The Rays have some deadline decisions to make.

MLB: ALCS-Houston Astros at Tampa Bay Rays Jayne Kamin-Oncea-USA TODAY Sports

The next important transaction date for Major League Baseball teams is the non-tender deadline that comes at 8:00 PM tonight.

The Tampa Bay Rays have already made two preliminary moves ahead of the deadline in removing Chaz Roe and Hunter Renfroe from the roster instead of committing to arbitration.

This year is expected to be an unusual offseason, and it’s hard to tell how the arbitration process is going to play out after a 60 game season. Counting stats usually matter the most when comparing players to each other, but nobody was able to receive typical stat totals in 2020.

For everything you need to know about the in’s and out’s of why today is important, check out DRaysBay’s Guide to Arbitration.

As with the guide, we will use the expected arbitration numbers from Matt Swartz’s model that is published at when examining the financial decision ahead of the Rays.

Due to the uniqueness of the season and the uncertainty around how arbitration will work coming off the short season Swartz has used three methods to arrive at his projections.

Method 1: Applies model directly with actual statistics from this 60-game season

Method 2: Extrapolates all counting stats to would-be 162-game totals. One home run becomes 2.7 home runs.

Method 3: For non-first-time eligibles, finds the raise they’d get in a 162 game season, then gives them 37% of that raise

The Rays have seven remaining arbitration eligible players on the roster.

Jose Alvarado ($1.0MM/$1.1MM/$1.0MM)

Jose Alvarado has struggled staying healthy and throwing strikes the last year and a half, but the stuff is still electric. As the team’s former closer, he has valuable high leverage experience.

For a player with his upside a salary of around $1MM seems like a gamble the Rays should take. He’s not currently relied upon to be the team’s best reliever — injury kept him from making many appearances for the Rays in the post season — but he absolutely could be a key piece of the 2021 bullpen if everything clicks again.

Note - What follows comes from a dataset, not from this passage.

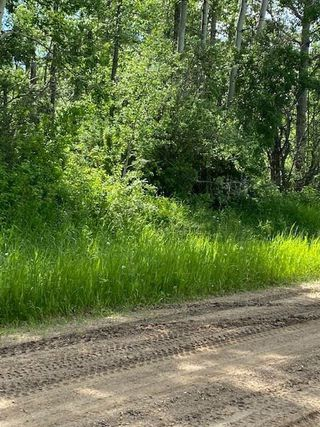 Photo 3: 55503 RGE RD 62: Rural Lac Ste. Anne County Rural Land/Vacant Lot for sale : MLS®# E4202378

MLB: ALCS-Houston Astros at Tampa Bay Rays
Jose Alvarado (46) reacts after the final out of the seventh inning against the Houston Astros during game six of the 2020 ALCS at Petco Park.
Orlando Ramirez-USA TODAY Sports

Yonny Chirinos ($1.6MM/$1.8MM/$1.6MM)

Yonny Chirinos has been a surprise contributor over his three Major League seasons. Along with Ryan Yarbrough he was brought in as a headliner behind an opener when the Rays needed to jumpstart his career after several injuries ravaged their rotation. Since then, he has provided what you expect out of a starter.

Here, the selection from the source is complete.